The records below are to be repeated in full, exactly as they are.

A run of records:
=-=-=
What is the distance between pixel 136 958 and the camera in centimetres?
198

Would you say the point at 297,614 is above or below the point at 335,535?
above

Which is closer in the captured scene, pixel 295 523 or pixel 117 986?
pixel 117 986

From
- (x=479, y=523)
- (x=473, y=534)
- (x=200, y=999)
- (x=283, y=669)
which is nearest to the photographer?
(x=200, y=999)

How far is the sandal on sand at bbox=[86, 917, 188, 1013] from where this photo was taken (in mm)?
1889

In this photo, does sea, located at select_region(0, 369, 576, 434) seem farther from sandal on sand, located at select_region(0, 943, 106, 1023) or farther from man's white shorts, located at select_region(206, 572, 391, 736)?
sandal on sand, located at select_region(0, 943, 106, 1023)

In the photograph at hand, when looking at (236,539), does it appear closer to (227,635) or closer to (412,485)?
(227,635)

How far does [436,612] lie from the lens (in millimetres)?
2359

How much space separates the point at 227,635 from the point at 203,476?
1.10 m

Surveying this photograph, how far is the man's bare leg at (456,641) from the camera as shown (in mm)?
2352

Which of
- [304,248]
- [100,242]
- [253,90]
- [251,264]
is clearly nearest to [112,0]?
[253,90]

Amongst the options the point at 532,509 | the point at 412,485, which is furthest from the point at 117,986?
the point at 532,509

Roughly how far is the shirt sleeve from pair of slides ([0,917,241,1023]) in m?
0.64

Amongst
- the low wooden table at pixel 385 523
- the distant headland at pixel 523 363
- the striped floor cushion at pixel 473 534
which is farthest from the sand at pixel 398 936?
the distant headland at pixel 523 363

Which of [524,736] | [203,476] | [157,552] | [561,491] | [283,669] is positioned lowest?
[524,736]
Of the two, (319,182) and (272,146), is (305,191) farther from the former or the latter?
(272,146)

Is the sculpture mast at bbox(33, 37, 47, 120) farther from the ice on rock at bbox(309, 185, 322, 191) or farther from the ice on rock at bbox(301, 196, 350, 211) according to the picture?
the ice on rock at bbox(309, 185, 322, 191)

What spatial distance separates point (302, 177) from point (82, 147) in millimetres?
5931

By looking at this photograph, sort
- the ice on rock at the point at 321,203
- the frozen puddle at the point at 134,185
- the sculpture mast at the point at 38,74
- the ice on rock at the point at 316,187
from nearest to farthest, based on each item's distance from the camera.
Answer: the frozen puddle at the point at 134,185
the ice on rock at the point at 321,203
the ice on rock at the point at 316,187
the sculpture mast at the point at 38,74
=-=-=
CORRECT RESPONSE ::
What is the distance between pixel 136 958 and the camera in centimetres?
198

Would you say the point at 297,614 is above or below the point at 335,535?
above

Which is closer in the captured scene, pixel 295 523 or pixel 117 986?
pixel 117 986

From
- (x=479, y=523)
- (x=473, y=534)
- (x=200, y=999)
- (x=283, y=669)
which is nearest to the photographer?
(x=200, y=999)

How far is the sandal on sand at bbox=[86, 917, 188, 1013] from where this photo was taken (in mm)?
1889

In this photo, does sea, located at select_region(0, 369, 576, 434) seem farther from sandal on sand, located at select_region(0, 943, 106, 1023) or farther from man's white shorts, located at select_region(206, 572, 391, 736)?
sandal on sand, located at select_region(0, 943, 106, 1023)

In the photograph at hand, when looking at (236,539), does it appear closer to (227,635) or closer to (412,485)?
(227,635)

How far does [436,612] lie from the lens (in millimetres)?
2359

How much space separates the point at 227,635 from the point at 203,476?
1.10 m

Surveying this photograph, how far is the man's bare leg at (456,641) from the camera as shown (in mm)?
2352

Which of
- [304,248]
- [100,242]
- [253,90]
- [251,264]
is clearly nearest to [112,0]?
[253,90]

Amongst the options the point at 532,509 | the point at 412,485, which is furthest from the point at 117,986?
the point at 532,509

Roughly how far is the shirt sleeve from pair of slides ([0,917,241,1023]) in m?
0.64

Amongst
- the low wooden table at pixel 385 523
- the distant headland at pixel 523 363
- the striped floor cushion at pixel 473 534
which is farthest from the sand at pixel 398 936?
the distant headland at pixel 523 363

Which of [524,736] | [203,476] | [157,552] | [561,491] | [283,669] is positioned lowest?
[524,736]
Of the two, (319,182) and (272,146), is (305,191) farther from the former or the latter?
(272,146)

Is the sculpture mast at bbox(33, 37, 47, 120) farther from the ice on rock at bbox(309, 185, 322, 191) or farther from the ice on rock at bbox(301, 196, 350, 211) according to the picture?
the ice on rock at bbox(309, 185, 322, 191)

What spatial distance separates point (302, 177) from point (82, 147) in millimetres?
5931

By looking at this photograph, sort
- the ice on rock at the point at 321,203
- the frozen puddle at the point at 134,185
- the sculpture mast at the point at 38,74
- the ice on rock at the point at 316,187
from nearest to farthest, based on each item's distance from the camera.
Answer: the frozen puddle at the point at 134,185
the ice on rock at the point at 321,203
the ice on rock at the point at 316,187
the sculpture mast at the point at 38,74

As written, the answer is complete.